Nadia Cakes is a family-run bakery owned by husband and wife duo Carlos and Abby Jimenez. Abby started Nadia Cakes out of her home in Los Angeles in 2007 and expanded into her first award-winning location there in 2009. Since opening, Abby has been the lead baker at the shop, and Carlos has served as CFO. Wanting to open a second bakery-but not in the competitive Los Angeles market, the Jimenez' spent five weeks during the summer of 2011 visiting 23 states before selecting Maple Grove, Minn., as their home and the home of their newest Nadia Cakes retail bakery.  Construction on the Maple Grove store, which is expected to open in March in the Shoppes at Arbor Lakes, is currently underway.

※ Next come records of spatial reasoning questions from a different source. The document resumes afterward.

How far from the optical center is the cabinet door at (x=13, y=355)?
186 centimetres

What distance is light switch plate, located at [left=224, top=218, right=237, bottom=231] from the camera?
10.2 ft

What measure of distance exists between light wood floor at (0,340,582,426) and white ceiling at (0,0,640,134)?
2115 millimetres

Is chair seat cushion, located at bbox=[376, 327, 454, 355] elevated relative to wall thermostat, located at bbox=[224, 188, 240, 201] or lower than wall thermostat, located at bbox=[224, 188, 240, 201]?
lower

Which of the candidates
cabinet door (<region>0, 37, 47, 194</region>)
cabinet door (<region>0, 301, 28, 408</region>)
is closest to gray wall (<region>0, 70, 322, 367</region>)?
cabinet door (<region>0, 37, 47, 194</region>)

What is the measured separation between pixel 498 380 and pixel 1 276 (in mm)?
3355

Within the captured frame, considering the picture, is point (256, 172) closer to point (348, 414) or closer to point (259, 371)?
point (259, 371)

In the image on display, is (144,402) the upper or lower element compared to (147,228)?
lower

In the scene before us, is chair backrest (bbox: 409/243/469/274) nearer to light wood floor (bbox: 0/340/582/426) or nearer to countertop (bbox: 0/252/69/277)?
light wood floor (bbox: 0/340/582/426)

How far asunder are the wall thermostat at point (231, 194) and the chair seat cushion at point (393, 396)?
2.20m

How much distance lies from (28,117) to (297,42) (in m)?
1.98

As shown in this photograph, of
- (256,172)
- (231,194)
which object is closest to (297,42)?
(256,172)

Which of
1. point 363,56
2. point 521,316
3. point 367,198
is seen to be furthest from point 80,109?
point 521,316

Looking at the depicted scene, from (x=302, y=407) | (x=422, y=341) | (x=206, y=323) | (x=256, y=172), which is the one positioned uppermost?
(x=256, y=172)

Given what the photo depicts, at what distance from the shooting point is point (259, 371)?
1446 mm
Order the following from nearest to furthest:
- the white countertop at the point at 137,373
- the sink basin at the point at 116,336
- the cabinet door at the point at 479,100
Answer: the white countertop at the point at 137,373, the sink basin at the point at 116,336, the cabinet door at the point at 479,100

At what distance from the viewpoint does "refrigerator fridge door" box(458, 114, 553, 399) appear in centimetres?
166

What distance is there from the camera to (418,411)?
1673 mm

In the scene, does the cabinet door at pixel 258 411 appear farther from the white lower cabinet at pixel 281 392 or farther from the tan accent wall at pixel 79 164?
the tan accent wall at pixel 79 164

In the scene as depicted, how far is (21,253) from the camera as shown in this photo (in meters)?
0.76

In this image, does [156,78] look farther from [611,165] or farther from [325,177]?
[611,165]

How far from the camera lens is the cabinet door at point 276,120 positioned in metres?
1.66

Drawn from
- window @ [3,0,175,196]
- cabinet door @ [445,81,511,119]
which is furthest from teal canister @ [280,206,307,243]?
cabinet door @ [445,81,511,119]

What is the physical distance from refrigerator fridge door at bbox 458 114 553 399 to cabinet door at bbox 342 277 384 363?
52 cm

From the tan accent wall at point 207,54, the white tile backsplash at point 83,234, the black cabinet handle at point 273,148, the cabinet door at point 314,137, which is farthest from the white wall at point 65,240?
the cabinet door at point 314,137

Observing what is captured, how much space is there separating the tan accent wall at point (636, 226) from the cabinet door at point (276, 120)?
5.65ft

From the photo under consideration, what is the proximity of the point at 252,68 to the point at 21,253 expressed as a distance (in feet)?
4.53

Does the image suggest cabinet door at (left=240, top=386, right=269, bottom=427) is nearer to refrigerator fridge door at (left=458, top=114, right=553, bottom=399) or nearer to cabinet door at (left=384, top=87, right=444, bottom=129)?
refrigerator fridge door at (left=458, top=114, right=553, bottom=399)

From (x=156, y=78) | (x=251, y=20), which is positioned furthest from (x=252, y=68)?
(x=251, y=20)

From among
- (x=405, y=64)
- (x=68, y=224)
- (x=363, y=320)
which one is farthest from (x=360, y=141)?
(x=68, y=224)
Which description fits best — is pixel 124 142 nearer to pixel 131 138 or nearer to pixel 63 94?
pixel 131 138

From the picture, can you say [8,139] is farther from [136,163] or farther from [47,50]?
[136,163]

For more information about Nadia Cakes, visit

Cream Cheese Frosting 
(makes frosting for 24 cupcakes)

16 ounces cream cheese
1/2 cup unsalted sweet cream butter
5 cups confectioners sugar
1 teaspoon vanilla extract

Whip cream cheese and butter until combined. Add in sugar and vanilla and whip until smooth.

Cheesecake Cupcakes 
(makes 12 cupcakes)

Graham Cracker Crust:
1/2 stick butter, melted
4 ounces graham crackers

Cheesecake Cupcakes:
1 3/4 cup cream cheese
1/2 cup granulated sugar
2 tablespoons flour
4 tablespoons sour cream
1 teaspoon vanilla bean paste
1 egg, at room temperature

Sour Cream Glaze:
1 cup sour cream
1 tablespoon granulated sugar
1 teaspoon vanilla bean paste

Fresh Whipped Cream, recipe follows
Mixed Berry Compote, recipe follows

Preheat the oven to 350 degrees F. Line a regular-sized muffin tin with 12 aluminum cupcake liners.

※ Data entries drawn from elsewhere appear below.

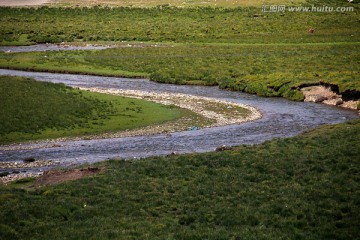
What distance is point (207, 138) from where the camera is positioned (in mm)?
40250

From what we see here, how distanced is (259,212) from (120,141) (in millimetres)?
17848

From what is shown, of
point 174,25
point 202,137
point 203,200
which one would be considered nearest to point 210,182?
point 203,200

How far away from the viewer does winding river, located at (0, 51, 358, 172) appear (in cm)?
3569

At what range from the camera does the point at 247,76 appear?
64.1 meters

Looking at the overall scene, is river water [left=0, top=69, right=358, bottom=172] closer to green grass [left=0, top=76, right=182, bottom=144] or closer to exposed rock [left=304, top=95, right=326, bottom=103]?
exposed rock [left=304, top=95, right=326, bottom=103]

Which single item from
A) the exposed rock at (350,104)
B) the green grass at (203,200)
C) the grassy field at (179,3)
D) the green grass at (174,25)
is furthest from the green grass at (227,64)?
the grassy field at (179,3)

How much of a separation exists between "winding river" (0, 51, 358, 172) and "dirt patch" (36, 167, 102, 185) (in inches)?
107

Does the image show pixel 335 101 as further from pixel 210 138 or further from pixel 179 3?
pixel 179 3

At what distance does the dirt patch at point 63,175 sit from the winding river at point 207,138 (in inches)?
107

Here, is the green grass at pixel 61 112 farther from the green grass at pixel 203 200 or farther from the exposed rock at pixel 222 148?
the green grass at pixel 203 200

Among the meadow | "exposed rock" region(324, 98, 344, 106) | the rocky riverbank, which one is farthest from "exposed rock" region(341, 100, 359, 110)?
the meadow

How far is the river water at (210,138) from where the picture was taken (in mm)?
35688

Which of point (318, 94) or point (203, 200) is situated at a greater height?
point (203, 200)

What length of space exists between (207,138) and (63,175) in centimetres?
1276
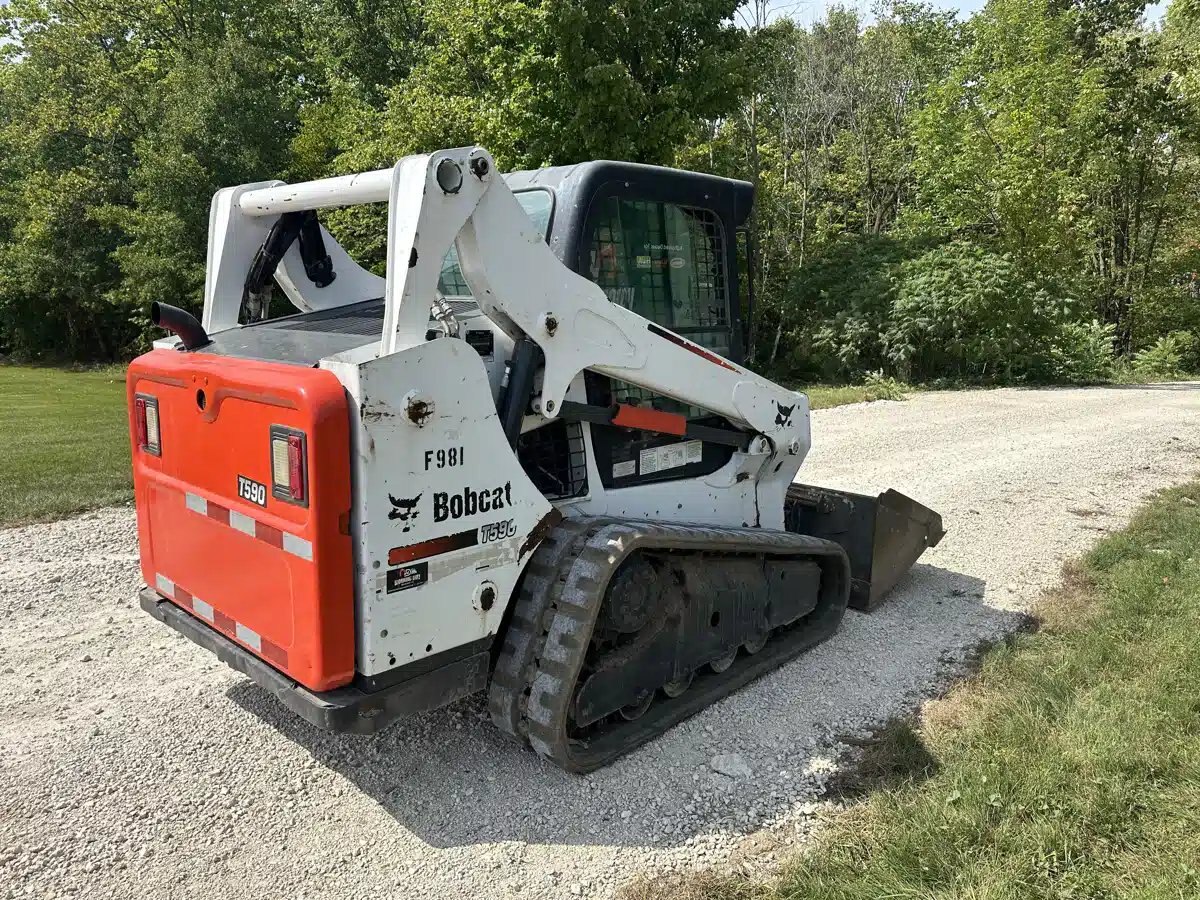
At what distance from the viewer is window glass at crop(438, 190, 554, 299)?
3.86 m

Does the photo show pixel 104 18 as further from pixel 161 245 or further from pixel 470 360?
pixel 470 360

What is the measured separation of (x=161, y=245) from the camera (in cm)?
2266

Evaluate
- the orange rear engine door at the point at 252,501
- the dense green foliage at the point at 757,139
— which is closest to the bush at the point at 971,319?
the dense green foliage at the point at 757,139

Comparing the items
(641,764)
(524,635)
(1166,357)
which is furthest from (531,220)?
(1166,357)

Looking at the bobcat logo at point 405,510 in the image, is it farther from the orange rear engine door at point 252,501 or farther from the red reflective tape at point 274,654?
the red reflective tape at point 274,654

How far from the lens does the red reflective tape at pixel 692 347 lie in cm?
398

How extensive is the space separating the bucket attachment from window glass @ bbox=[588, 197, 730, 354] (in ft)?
5.12

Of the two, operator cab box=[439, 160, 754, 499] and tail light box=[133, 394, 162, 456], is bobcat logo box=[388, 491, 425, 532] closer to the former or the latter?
operator cab box=[439, 160, 754, 499]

For the graham cracker crust: Put the melted butter and graham crackers in a food processer. Blend until the graham crackers are crushed. Press 1 tablespoon of graham cracker mixture into the bottom of each cupcake liner, making sure to pack it down.

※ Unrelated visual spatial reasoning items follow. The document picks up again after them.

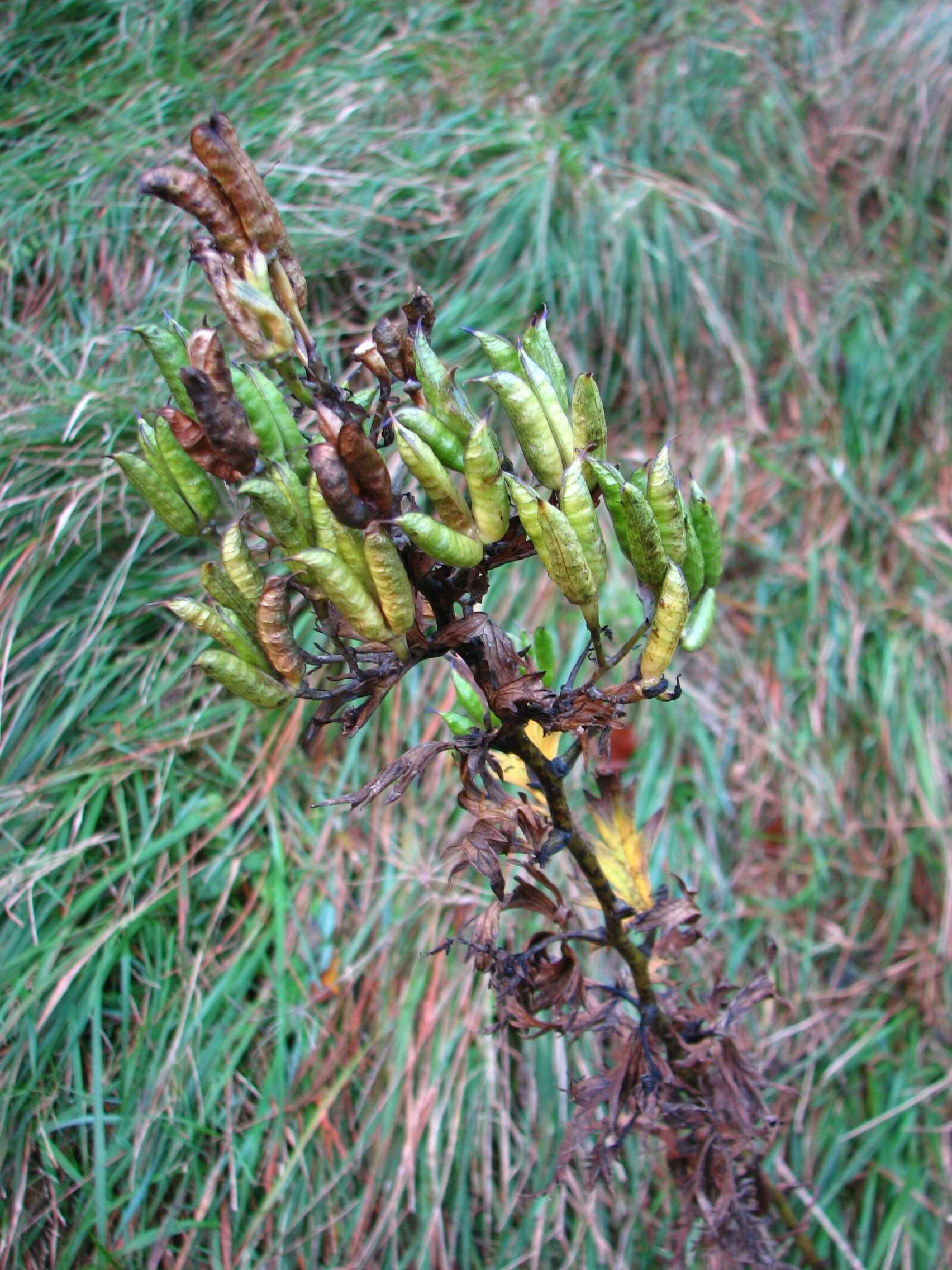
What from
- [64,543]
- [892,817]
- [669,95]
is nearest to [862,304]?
[669,95]

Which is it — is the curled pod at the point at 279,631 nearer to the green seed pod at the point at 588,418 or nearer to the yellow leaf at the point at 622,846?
the green seed pod at the point at 588,418

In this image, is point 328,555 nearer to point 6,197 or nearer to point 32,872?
point 32,872

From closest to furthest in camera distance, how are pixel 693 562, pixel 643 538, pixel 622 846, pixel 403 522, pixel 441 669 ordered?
pixel 403 522, pixel 643 538, pixel 693 562, pixel 622 846, pixel 441 669

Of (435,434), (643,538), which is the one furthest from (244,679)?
(643,538)

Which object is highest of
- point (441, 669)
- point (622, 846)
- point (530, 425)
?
point (530, 425)

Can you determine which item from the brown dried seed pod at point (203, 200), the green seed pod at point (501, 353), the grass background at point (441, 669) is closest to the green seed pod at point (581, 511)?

For the cheesecake cupcakes: In the bowl of an electric mixer fitted with the whisk attachment, beat the cream cheese on medium speed until fluffy, about 3 minutes, scraping down the sides as needed.

In a large bowl, whisk together the sugar and flour. With the mixer on low speed, gradually add the sugar mixture to the cream cheese and mix until smooth. Add the sour cream and vanilla paste and mix until smooth. Add the egg, beating until just combined; do not over mix.

Fill the cupcake liners three-quarters full. Bake for 15 minutes. Cool slightly until the cupcakes become concave.

For the sour cream glaze: In a medium bowl, stir together the sour cream, sugar and vanilla paste. Place a heaping tablespoon of glaze in the center of each cupcake. Return to the oven for 10 minutes. Cool to room temperature on a wire rack, and then chill in the refrigerator until cold, at least 2 hours.

To assemble: Pipe Fresh Whipped Cream around the rim of the cupcake leaving an empty space in the middle. Fill the empty space in the middle with Mixed Berry Compote.

Fresh Whipped Cream:
1 cup heavy whipping cream
3 tablespoons sugar

Using the bowl of an electric stand mixer fitted with whisk attachment, whip the heavy cream and sugar until soft peaks form. Put into a pastry bag fitted with a star tip.

Mixed Berry Compote:
1/2 cup blueberries
1/2 cup raspberries
1/2 cup strawberries
3 tablespoons sugar

In medium saucepan over medium-high heat, bring the berries and sugar to a boil, stirring constantly until thick. Remove from the heat and chill until cold.